[SHORT EXERCISE 1] According to the forum thread on Wyoming permit fees, which House Bill did not pass?
[SHORT EXERCISE 2] Write out the forum thread on Wyoming permit fees from "Where do I find" up to and including "do the same.", replacing "emails" with "letters".
[SHORT EXERCISE 3] Continue the forum thread on Wyoming permit fees from the point where it stops.

[SELECTED EXTRACT]
# WGOOB, Wyo NOT raising permit fees!!!



## goofy elk (Dec 16, 2007)

All I can say is WOW.......House Bill 136 did not pass!

http://trib.com/news/state-and-regional ... d37da.html


----------



## wyogoob (Sep 7, 2007)

I'm dissappointed, but not surprised at all. As of last week, we didn't think it would go.

Let me repeat what I said on another post viewtopic.php?f=8&t=47489

The Department itself is not so sure the bill will pass. The Travel, Recreation, Wildlife and Cultural Resources Committe (TRWCR) is made up of fiscal conservative state congressman and senators. They are caught up in the conservative "no mo government," "no mo taxes," thing like their big brothers in Washington DC. So the Wyoming Game & Fish Dept. could be faced with up to a 20% budget reduction for 2014. That is not counting the 3% budget reduction the Department did for 2013.

Hopefully another bill will be introduced before the Department has to make drastic reductions in personnel and programs that benefit outdoor enthusiasts.


----------



## silentstalker (Feb 19, 2008)

Looks like they just anounced a new bill. I think its 236 that pits no increase for residents and all the increases to the NR. I was hoping they would come up with something better than that.


----------



## itchytriggerfinger (Sep 12, 2007)

Where do I find the new bill and when does it actually pass/come into effect....


----------



## silentstalker (Feb 19, 2008)

Here is a link. I have already sent some emails. I would hope everyone else would do the same.

http://legisweb.state.wy.us/2013/Introduced/HB0236.pdf


----------



## silentstalker (Feb 19, 2008)

Here are some emails of those hearing and voting on the bills.

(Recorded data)
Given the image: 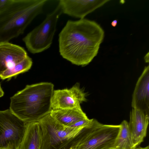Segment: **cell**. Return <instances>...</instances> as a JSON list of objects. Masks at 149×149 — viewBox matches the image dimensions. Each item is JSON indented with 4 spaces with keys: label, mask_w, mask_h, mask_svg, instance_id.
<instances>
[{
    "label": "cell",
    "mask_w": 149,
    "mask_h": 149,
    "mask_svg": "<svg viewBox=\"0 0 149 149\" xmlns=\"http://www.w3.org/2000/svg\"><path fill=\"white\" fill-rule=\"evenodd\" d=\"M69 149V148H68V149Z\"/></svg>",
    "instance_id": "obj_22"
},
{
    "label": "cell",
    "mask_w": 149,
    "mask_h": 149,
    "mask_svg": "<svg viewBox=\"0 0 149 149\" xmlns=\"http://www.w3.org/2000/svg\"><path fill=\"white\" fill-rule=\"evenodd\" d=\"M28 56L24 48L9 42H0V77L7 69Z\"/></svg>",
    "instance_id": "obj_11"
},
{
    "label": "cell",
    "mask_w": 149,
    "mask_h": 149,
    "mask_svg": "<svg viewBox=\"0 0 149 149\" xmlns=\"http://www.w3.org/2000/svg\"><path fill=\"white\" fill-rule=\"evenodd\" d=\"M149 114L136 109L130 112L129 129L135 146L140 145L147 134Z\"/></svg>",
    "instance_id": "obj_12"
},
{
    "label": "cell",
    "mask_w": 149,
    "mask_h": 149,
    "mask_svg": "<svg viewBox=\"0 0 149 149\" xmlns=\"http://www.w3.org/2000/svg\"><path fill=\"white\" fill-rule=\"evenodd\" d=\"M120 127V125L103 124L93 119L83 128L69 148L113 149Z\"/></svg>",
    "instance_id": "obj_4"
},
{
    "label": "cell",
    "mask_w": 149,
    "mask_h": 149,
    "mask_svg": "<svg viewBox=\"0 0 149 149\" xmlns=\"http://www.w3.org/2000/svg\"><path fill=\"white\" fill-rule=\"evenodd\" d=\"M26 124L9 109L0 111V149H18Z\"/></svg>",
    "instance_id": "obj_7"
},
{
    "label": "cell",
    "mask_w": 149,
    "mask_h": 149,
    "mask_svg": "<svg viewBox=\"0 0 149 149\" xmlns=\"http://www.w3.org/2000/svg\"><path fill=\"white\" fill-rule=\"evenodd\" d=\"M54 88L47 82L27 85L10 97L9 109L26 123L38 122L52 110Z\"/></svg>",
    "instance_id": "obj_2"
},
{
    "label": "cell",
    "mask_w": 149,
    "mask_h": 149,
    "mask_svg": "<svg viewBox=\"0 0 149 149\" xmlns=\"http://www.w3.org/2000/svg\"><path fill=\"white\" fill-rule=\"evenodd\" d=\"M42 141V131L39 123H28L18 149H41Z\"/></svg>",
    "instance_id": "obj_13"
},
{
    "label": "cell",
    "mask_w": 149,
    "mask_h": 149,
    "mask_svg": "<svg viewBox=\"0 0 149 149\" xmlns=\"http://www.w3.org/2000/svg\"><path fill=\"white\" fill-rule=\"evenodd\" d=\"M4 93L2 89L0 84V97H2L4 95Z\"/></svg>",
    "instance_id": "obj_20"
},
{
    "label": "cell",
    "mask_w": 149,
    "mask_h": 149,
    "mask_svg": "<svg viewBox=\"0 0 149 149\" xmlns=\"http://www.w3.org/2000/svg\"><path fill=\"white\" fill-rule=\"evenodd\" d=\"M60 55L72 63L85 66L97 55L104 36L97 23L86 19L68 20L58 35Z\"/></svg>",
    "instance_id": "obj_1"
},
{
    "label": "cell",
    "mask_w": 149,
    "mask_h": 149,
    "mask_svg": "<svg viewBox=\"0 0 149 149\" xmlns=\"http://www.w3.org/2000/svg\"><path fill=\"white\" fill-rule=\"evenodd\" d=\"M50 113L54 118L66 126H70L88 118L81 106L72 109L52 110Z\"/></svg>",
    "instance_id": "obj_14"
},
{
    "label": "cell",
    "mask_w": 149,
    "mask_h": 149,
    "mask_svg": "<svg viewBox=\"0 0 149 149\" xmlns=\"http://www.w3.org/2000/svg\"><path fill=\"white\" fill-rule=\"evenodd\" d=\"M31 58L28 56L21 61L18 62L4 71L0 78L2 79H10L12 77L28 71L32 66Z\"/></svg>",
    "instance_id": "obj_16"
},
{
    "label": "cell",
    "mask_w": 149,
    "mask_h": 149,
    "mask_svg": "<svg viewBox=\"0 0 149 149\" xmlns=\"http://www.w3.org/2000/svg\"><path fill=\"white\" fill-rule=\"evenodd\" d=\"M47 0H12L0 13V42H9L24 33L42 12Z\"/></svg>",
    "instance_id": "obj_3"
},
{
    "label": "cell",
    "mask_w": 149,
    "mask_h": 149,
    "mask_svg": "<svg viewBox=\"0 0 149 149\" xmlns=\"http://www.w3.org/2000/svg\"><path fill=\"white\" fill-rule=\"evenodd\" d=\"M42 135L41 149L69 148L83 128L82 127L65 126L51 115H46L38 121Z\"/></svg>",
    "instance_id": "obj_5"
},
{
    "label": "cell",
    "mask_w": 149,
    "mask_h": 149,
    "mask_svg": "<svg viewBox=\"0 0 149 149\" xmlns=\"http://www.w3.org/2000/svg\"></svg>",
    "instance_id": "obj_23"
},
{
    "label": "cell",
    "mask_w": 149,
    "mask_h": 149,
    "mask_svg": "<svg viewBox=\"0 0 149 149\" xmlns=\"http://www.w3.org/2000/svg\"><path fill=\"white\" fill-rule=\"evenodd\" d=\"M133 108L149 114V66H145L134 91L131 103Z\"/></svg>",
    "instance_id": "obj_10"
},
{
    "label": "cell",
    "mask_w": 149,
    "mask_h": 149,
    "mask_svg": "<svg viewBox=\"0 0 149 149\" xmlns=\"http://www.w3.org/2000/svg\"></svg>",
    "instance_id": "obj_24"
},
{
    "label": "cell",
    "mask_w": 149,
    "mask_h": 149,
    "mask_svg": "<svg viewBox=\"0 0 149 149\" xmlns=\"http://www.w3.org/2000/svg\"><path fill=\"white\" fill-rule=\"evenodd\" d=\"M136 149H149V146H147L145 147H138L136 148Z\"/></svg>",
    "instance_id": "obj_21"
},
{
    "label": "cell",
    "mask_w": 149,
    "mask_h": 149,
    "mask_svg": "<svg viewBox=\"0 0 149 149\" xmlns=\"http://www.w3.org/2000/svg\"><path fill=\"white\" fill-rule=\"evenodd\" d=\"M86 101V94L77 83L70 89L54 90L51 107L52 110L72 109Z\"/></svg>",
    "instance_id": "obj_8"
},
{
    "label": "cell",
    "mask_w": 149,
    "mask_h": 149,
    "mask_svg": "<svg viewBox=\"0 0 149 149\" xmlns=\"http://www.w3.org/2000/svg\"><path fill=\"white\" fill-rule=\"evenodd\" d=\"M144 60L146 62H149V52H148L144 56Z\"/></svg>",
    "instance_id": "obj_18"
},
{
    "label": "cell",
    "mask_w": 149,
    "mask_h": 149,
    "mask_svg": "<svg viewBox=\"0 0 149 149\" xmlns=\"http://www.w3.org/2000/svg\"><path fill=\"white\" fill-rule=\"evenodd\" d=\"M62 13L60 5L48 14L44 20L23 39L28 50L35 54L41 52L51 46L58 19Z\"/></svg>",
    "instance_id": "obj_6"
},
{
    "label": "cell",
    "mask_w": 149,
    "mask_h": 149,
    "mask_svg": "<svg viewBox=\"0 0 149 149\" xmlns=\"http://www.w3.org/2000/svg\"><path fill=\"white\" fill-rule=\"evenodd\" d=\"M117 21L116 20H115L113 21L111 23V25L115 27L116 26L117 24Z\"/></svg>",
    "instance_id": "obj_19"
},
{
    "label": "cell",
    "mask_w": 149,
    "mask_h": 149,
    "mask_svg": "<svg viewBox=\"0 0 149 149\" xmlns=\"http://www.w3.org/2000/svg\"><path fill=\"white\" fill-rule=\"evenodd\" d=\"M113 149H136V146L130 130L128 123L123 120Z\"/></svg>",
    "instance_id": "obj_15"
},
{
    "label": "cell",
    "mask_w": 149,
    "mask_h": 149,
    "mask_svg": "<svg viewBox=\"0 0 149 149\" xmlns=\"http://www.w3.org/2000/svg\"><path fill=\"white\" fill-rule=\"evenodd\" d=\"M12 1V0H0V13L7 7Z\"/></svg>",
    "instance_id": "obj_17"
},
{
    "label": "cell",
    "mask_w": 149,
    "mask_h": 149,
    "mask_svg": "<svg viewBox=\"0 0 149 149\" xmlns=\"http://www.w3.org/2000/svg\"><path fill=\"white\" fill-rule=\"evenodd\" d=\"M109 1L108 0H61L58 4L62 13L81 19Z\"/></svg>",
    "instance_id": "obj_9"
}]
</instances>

[FINAL ANSWER 1] House Bill 136 did not pass.

[FINAL ANSWER 2]
Where do I find the new bill and when does it actually pass/come into effect....


----------



## silentstalker (Feb 19, 2008)

Here is a link. I have already sent some letters. I would hope everyone else would do the same.

[FINAL ANSWER 3]
[email protected]

[email protected]

[email protected]

[email protected]

[email protected]

[email protected]

[email protected]

[email protected]

[email protected]

[email protected]

[email protected]

[email protected]

[email protected]


----------



## goofy elk (Dec 16, 2007)

Thanks stalker,,, I'm sending E-mails..

Pretty obviuos now that Utahs not the only state with messed up politics in wildlife.


----------



## silentstalker (Feb 19, 2008)

For sure.


----------



## itchytriggerfinger (Sep 12, 2007)

So non red prices are the same as the last bill?? That's what I've gathered. what are you guys sending in your emails? I don't mind a price increase but I think it's a bit too steep. Wyoming won't be an every year thing anymore.


----------



## silentstalker (Feb 19, 2008)

I just asked them to consider alternatives to having the non resident shoulder all of the increase. Those are significant increases. I also shared the history of both montana and idaho who raised NR prices and it negatively impacted local economies and what once were highly sought out tags, are not even sold out anymore. We shall see what happens. I dont mind paying more but it seems like a huge increase to me especially for antelope.


----------



## wyogoob (Sep 7, 2007)

Glad to see you fellas taking the initiative to write the Wyoming legislators and express your views, no matter what my opinions are.

Over 60% of the Department's revenue comes from nonresident fees. Your opinions are important, carry a lot of weight.

Personally I don't think this bill will pass either. These legislatures are dead set against increasing the Game & Fish Department's budget.


----------



## silentstalker (Feb 19, 2008)

So far the replies i have recieved reflect your thoughts. They dont want to alienate the NR. Hope they can find a more equitable solution to their shortfalls.


----------



## mack1950 (Sep 11, 2007)

if it were to pass wyoming would become another montana lot of tags but llittle interest sure they will sell some but in the long run there will be a big loss of revenue due to lack of hunters, thats not just for tags but the tourist industry would take a big hit. there s alot of money spent on everything from gas to groceries in wyoming each year due to hunters some towns get more money during the hunting season than any time of year just from motels to resteraunts. im afraid that this could be a big mistake in the long run smaller tag increases would not have that kind of divistating effect


----------



## wyogoob (Sep 7, 2007)

silentstalker said:


> So far the replies i have recieved reflect your thoughts. They dont want to alienate the NR. Hope they can find a more equitable solution to their shortfalls.


So they don't raise any rates; you guys win....short term.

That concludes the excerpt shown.